From the latest issue of the JPE, Bronnenberg, Dhar and Dube write:
We document evidence of a persistent “early entry” advantage for brands
in 34 consumer packaged goods industries across the 50 largest U.S.
cities. Current market shares are higher in markets closest to a
brand’s historic city of origin than in those farthest. For six
industries, we know the order of entry among the top brands in each of
the markets. We find an early entry effect on a brand’s current market
share and perceived quality across U.S. cities. The magnitude of this
effect typically drives the rank order of market shares and perceived
quality levels across cities.
You'll find ungated versions here. The upshot is this:
Across 49 current leading national CPG brands, dating back to the late 1800s and early 1900s, we find that the current share in markets close to the city of origin, is, on average, 12 share (i.e., percentage) points higher than the national average of 22 percent.

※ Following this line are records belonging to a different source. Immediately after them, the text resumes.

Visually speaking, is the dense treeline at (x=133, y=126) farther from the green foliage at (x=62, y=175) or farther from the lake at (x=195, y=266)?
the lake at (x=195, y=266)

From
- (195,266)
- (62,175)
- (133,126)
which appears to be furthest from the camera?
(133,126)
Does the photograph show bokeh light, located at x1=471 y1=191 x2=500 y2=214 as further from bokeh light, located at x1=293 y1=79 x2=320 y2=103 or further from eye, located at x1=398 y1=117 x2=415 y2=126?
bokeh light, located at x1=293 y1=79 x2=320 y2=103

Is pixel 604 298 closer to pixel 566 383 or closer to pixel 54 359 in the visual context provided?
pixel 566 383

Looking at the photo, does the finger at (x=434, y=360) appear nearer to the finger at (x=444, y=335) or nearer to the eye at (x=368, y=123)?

What's amazing is how long these effects — however they are motivated — last. Miller Beer was introduced to Chicago in 1856 (a very early launch though technically not its first city) and it still has an advantage there, relative to other cities. Heinz Ketchup originated in Pittsburgh in 1876 and it still has an market share advantage there, again relative to other cities.
What is the mechanism? Is it that durable relationships with retailers persist for a very long time? Do area consumers develop the brand habit and pass it down across the generations? Or is the brand from a particular area better suited for people of that area in the first place, perhaps for reasons which are demographic or ethnic in nature and somewhat persistent through time?